Something is rotten in Mississippi

Politicians in Mississippi can continue to spend campaign donations on dry cleaning, car insurance, sports tickets and more after they voted down campaign finance reform measures in the House on Tuesday.

Making matters worse—this was a voice vote, so constituents who go to the ballot-box on election day don’t know how their representatives voted on the state’s campaign finance reform effort.

The Clarion-Ledger has run an ongoing series this year examining how Mississippi’s politicians have used their public offices for private gain, campaign war-chests included. (This follows a similar series by the South Carolina Post and Courier / Center for Public Integrity last year)

Here are a few key findings straight from the Public Office/Private Gain series:

 

  • Campaign funds are exempt from taxes, ethics and other laws.
  • Sen. Dean Kirby (R-Pearl) leases a vehicle, pays for auto insurance, buys gasoline and Braves season tickets.
  • Rep. Mark Formby (R-Picayune) buys suits and a pair of $800 cowboy boots that are only for “official legislative business.” Despite being paid $26,598 by the state for travel, he also pays for an apartment and travel out of his campaign expenses.
  • Rep. Deborah Butler Dixon (D-Raymond) filed a blank form for her 2012 expenditures and her 2014 form is missing. She spent $7,200 on gas in six months.
  • Speaker Philip Gunn (R-Clinton) loaned himself $25,000 from his campaign, and records show he only paid back $11,000.

 

The Clarion-Ledger also reports that State Auditor Stacey Pickering was under federal investigation for more than $135,000 in campaign expenses, including a BMW.

State lawmakers refusing any campaign finance or ethics reforms also flies in the face of their D- grade in the 2015 State Integrity Investigation, a data-driven analysis of transparency, ethics and enforcement across all 50 states last year. Mississippi received F grades for political financing (where they also ranked dead-last nationally), electoral oversight and public access to information.

From their investigation:

The state ethics commission rarely uses its power to investigate public officials and does not make public all of the cases it does pursue.

In 2014, the Pew Research Center examined full- and part-time statehouse reporters across the country, and here Mississippi didn’t fare any better. It found “there is only one reporter for every 741,824 people” in the state.

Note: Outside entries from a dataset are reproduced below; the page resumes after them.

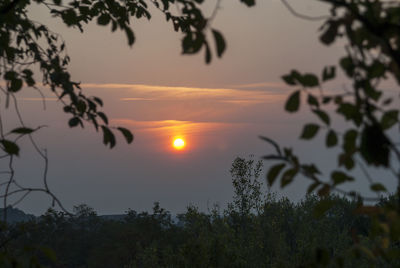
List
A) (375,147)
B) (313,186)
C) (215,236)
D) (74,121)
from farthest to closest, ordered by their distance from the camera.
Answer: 1. (215,236)
2. (74,121)
3. (313,186)
4. (375,147)

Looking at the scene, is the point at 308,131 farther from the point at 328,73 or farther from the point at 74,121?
the point at 74,121

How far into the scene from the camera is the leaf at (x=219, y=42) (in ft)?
10.00

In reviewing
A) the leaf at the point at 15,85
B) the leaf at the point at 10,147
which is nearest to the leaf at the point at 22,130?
the leaf at the point at 10,147

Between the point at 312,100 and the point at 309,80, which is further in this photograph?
the point at 312,100

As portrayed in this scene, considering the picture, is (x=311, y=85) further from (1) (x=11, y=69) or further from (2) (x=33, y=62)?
(2) (x=33, y=62)

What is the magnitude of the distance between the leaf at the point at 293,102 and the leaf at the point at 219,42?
0.43 m

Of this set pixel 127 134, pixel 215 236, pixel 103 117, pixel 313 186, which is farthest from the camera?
pixel 215 236

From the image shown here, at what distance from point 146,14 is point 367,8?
5.89 meters

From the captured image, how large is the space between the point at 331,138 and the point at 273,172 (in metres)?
0.37

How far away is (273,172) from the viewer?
123 inches

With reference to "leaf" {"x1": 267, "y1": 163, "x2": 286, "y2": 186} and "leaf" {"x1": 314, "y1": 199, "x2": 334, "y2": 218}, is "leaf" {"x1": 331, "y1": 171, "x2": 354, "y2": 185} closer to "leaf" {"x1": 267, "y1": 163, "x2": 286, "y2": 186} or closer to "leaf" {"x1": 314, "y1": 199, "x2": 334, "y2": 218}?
"leaf" {"x1": 314, "y1": 199, "x2": 334, "y2": 218}

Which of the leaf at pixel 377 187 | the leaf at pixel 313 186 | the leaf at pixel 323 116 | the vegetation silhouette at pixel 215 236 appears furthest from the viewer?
the vegetation silhouette at pixel 215 236

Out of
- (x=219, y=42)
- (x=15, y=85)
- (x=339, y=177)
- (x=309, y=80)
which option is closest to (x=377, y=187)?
(x=339, y=177)

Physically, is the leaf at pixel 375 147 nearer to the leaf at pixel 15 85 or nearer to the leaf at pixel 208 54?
the leaf at pixel 208 54
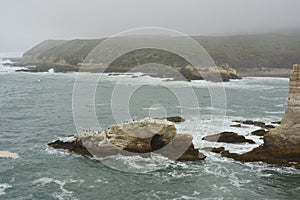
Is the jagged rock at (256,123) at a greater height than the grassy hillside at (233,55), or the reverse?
the grassy hillside at (233,55)

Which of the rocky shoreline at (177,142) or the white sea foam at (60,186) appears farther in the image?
the rocky shoreline at (177,142)

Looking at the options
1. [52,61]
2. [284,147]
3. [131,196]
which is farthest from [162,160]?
[52,61]

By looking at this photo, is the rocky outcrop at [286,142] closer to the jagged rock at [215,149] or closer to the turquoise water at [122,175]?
the turquoise water at [122,175]

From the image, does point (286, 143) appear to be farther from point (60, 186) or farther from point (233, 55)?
point (233, 55)

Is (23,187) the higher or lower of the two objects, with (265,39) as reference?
lower

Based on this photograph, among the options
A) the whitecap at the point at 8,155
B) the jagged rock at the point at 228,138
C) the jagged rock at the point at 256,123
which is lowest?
the whitecap at the point at 8,155

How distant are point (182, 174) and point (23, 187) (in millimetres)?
10292

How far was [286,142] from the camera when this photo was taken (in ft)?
87.1

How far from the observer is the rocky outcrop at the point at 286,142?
2631 cm

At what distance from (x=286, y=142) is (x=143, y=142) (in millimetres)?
10907

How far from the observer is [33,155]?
27328 mm

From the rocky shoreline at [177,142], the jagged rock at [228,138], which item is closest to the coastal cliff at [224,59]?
the jagged rock at [228,138]

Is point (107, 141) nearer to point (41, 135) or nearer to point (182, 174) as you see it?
point (182, 174)

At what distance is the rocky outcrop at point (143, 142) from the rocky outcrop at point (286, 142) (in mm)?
3549
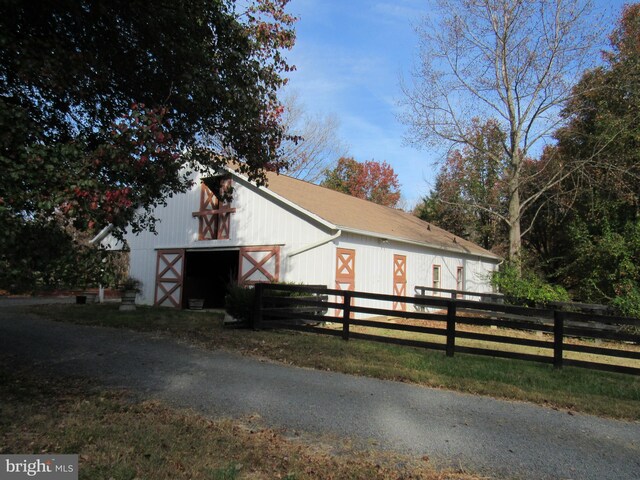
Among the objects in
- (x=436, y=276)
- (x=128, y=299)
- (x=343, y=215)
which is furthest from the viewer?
(x=436, y=276)

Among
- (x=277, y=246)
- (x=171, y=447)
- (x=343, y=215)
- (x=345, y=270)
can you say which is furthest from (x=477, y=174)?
(x=171, y=447)

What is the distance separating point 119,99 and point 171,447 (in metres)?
4.85

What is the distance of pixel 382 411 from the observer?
536 centimetres

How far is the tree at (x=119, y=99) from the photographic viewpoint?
13.3 ft

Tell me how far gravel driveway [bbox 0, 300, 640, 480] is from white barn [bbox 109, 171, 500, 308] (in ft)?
20.5

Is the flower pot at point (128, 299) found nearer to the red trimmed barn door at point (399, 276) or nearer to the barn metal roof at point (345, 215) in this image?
the barn metal roof at point (345, 215)

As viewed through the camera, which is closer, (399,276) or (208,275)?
(399,276)

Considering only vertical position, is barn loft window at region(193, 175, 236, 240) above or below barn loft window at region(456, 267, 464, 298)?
above

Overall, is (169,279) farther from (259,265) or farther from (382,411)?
(382,411)

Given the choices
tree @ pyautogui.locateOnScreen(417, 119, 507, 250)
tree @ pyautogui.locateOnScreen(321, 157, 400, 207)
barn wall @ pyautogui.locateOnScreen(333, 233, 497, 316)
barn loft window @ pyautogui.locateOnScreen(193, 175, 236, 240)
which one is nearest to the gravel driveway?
barn wall @ pyautogui.locateOnScreen(333, 233, 497, 316)

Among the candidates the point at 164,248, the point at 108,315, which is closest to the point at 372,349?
the point at 108,315

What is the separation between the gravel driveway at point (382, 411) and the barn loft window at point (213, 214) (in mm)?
8468

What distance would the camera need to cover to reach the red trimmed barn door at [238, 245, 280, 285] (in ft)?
49.1

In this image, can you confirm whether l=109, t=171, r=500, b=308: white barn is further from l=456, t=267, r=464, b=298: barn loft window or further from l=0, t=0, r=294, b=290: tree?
l=0, t=0, r=294, b=290: tree
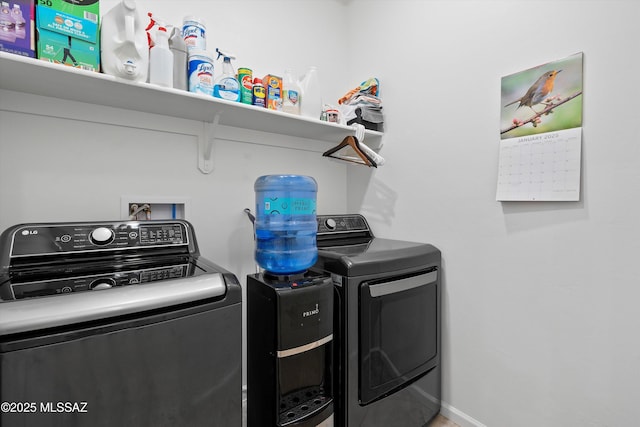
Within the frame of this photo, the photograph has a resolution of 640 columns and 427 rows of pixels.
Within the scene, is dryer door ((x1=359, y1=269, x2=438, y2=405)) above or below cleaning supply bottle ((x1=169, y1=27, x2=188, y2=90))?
below

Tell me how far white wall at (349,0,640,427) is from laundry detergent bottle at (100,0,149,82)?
1425mm

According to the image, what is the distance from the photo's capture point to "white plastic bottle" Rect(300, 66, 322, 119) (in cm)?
175

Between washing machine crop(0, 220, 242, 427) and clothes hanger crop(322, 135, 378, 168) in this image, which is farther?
clothes hanger crop(322, 135, 378, 168)

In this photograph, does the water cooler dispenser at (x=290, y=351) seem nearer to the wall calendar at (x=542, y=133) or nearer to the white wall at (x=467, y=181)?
the white wall at (x=467, y=181)

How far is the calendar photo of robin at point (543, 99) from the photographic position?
1217 millimetres

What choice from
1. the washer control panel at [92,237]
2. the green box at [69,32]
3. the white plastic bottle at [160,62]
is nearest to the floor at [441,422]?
the washer control panel at [92,237]

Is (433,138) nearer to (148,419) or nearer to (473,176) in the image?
(473,176)

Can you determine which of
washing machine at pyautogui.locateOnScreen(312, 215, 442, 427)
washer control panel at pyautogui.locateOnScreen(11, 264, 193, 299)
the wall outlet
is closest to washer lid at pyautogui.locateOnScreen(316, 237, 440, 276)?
washing machine at pyautogui.locateOnScreen(312, 215, 442, 427)

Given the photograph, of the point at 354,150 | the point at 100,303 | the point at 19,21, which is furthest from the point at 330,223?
the point at 19,21

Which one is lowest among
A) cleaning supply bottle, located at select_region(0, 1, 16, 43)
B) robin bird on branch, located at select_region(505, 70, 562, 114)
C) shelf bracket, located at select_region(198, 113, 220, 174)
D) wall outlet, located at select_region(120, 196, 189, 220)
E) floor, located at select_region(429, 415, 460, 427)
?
floor, located at select_region(429, 415, 460, 427)

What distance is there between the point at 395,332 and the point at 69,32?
1746 mm

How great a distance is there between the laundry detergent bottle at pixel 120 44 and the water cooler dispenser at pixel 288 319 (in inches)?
25.4

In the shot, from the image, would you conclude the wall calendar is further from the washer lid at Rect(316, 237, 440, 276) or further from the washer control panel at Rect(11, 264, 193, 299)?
the washer control panel at Rect(11, 264, 193, 299)

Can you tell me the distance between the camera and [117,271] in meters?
1.02
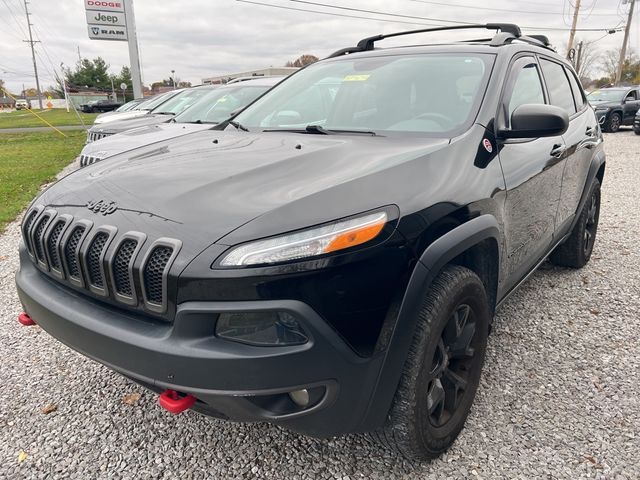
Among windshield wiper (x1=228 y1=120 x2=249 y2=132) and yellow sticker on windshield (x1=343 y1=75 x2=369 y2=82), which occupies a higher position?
yellow sticker on windshield (x1=343 y1=75 x2=369 y2=82)

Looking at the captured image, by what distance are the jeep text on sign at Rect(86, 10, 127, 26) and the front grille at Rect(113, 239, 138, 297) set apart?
22576 mm

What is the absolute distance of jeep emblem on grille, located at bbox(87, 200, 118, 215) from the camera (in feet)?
6.17

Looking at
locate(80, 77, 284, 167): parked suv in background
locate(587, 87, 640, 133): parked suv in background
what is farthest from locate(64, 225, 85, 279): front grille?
locate(587, 87, 640, 133): parked suv in background

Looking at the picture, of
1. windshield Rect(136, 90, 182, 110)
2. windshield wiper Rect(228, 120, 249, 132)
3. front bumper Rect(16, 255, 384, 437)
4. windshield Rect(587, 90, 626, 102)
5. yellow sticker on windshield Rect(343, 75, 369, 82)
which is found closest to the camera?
front bumper Rect(16, 255, 384, 437)

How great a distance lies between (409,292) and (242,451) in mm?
1124

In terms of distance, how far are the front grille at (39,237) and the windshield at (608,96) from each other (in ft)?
64.7

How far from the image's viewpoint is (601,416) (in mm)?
2434

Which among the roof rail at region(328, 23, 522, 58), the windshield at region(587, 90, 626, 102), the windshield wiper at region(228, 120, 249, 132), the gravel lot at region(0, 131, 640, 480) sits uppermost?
the roof rail at region(328, 23, 522, 58)

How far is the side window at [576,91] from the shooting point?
3965 mm

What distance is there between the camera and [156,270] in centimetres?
166

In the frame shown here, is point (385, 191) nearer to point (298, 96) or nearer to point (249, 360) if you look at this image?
point (249, 360)

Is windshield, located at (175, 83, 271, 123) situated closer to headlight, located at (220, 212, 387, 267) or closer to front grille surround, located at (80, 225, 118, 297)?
front grille surround, located at (80, 225, 118, 297)

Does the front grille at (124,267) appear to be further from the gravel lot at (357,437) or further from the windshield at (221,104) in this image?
the windshield at (221,104)

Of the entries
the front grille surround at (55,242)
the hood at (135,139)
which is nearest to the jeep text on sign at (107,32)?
the hood at (135,139)
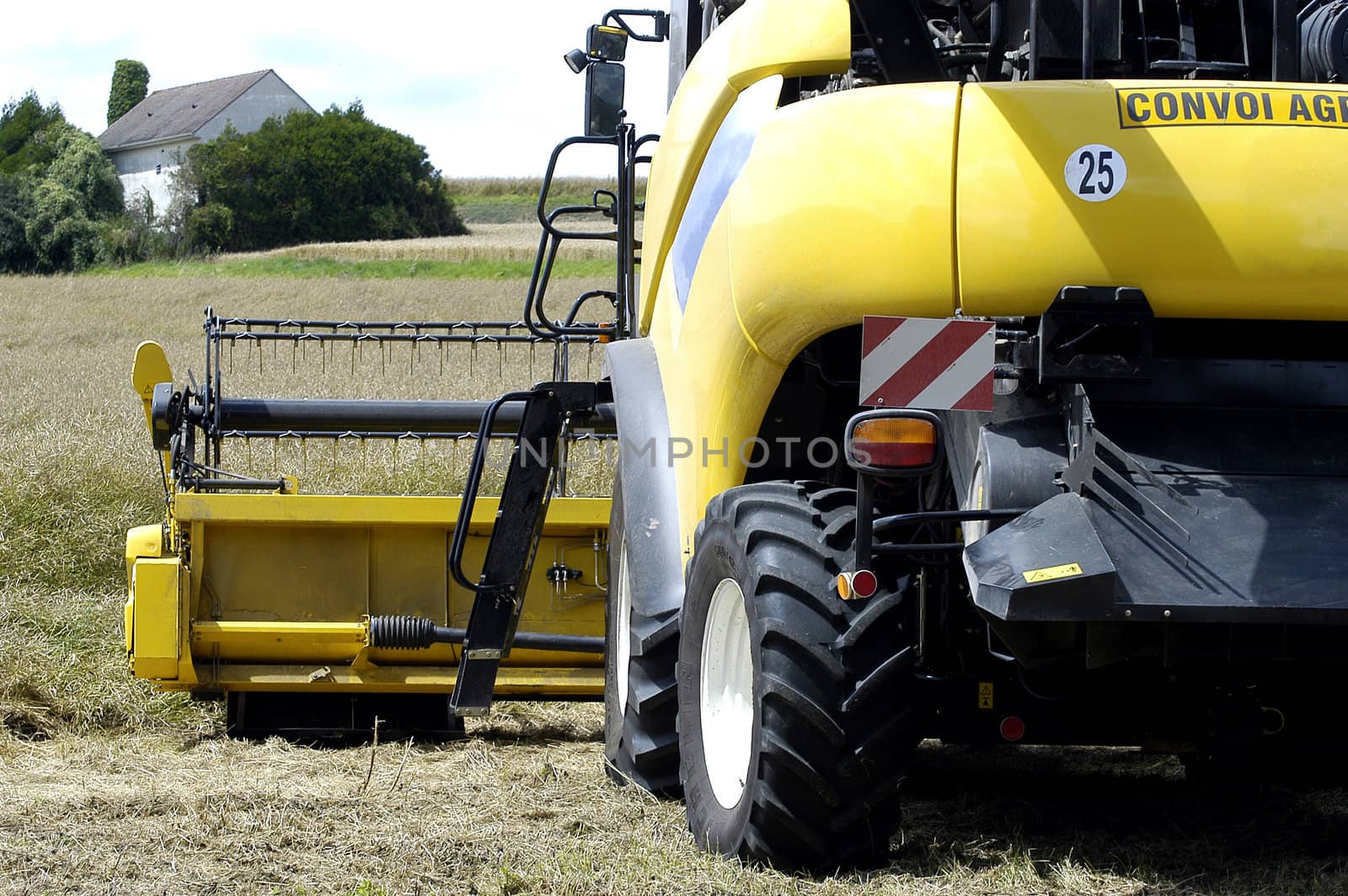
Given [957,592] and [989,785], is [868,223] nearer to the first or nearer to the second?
[957,592]

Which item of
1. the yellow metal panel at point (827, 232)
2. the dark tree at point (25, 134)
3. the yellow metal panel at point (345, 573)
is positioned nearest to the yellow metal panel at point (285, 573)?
the yellow metal panel at point (345, 573)

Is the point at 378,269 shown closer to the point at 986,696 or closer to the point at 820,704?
the point at 986,696

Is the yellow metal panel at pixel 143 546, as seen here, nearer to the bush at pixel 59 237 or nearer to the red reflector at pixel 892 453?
the red reflector at pixel 892 453

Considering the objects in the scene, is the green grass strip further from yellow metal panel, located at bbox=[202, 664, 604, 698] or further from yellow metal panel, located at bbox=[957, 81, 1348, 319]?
yellow metal panel, located at bbox=[957, 81, 1348, 319]

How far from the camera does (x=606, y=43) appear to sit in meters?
5.56

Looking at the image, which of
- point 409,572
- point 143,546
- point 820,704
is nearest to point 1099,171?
point 820,704

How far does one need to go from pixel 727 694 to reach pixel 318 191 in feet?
166

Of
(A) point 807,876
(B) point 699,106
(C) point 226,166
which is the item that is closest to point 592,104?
(B) point 699,106

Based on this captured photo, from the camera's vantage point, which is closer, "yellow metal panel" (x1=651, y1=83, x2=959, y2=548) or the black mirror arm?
"yellow metal panel" (x1=651, y1=83, x2=959, y2=548)

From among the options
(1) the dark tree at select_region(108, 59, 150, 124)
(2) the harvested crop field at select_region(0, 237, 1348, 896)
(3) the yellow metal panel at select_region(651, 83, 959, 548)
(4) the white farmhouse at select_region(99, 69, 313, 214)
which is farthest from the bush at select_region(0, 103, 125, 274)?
(3) the yellow metal panel at select_region(651, 83, 959, 548)

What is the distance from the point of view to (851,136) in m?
3.12

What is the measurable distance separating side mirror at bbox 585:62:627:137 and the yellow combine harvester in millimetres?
1477

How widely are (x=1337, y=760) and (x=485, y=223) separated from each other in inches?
2095

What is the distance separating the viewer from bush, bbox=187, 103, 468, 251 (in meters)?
51.8
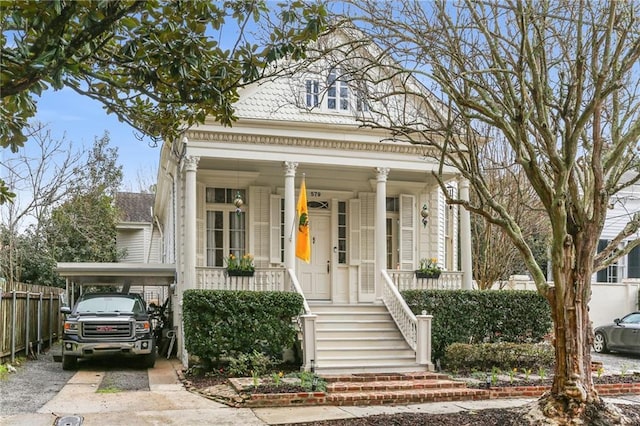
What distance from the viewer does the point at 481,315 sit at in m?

To summarize: it appears state lawmakers refuse to regulate themselves, and watchdogs like the State Auditor and Attorney General are equally uninterested. Despite in-depth coverage by local news organizations like the Clarion-Ledger, the press is fighting an uphill battle for transparency with fewer resources and reporters.

But with thousands of protesters in Washington and around the country clamoring about the outsized influence of money in politics, efforts to hold elected officials accountable continue. On the heels of the Democracy Awakening, one of the biggest money-in-politics protests in history, event organizers are encouraging activists to take the fight for clean elections back to the states. We’ll keep our eye on the state and bring you updates as they occur.